Given task: Put all of the material below into a numbered list, one line per item, leaving out the blank lines.

Task data:
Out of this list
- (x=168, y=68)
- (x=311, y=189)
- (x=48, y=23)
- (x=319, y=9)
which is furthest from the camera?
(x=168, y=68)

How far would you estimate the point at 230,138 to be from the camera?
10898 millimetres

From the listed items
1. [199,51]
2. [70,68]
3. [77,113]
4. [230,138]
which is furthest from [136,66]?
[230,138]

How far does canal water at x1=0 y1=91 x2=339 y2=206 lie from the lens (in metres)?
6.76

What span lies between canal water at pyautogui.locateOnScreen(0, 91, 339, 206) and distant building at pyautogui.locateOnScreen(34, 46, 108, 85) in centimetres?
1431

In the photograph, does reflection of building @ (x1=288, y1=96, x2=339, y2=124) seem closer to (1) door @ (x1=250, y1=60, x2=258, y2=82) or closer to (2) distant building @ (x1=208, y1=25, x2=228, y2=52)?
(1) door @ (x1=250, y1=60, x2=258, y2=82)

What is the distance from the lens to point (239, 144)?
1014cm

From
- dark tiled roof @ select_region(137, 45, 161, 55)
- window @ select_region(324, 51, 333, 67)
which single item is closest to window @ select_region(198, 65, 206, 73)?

Complete response:
1. Out of this list
2. - (x=168, y=68)
3. - (x=311, y=189)
4. - (x=48, y=23)
5. - (x=319, y=9)
6. which is furthest from the camera?
7. (x=168, y=68)
8. How far would you estimate the point at 230,138 to be from the camera?
9. 10898 millimetres
10. From the listed items
11. 1. [199,51]
12. 2. [70,68]
13. 3. [77,113]
14. 4. [230,138]
15. which is furthest from [136,66]?
16. [230,138]
17. How far does canal water at x1=0 y1=91 x2=339 y2=206 lie from the lens (in metres)?
18. 6.76
19. What span lies between canal water at pyautogui.locateOnScreen(0, 91, 339, 206) and distant building at pyautogui.locateOnScreen(34, 46, 108, 85) in centimetres?
20. 1431
21. In the photograph, does reflection of building @ (x1=288, y1=96, x2=339, y2=124) seem closer to (1) door @ (x1=250, y1=60, x2=258, y2=82) or closer to (2) distant building @ (x1=208, y1=25, x2=228, y2=52)?
22. (1) door @ (x1=250, y1=60, x2=258, y2=82)
23. What is the distance from the lens to point (239, 144)?
24. 1014cm
25. From
26. - dark tiled roof @ select_region(137, 45, 161, 55)
27. - window @ select_region(324, 51, 333, 67)
28. which single item is closest to window @ select_region(198, 65, 206, 73)?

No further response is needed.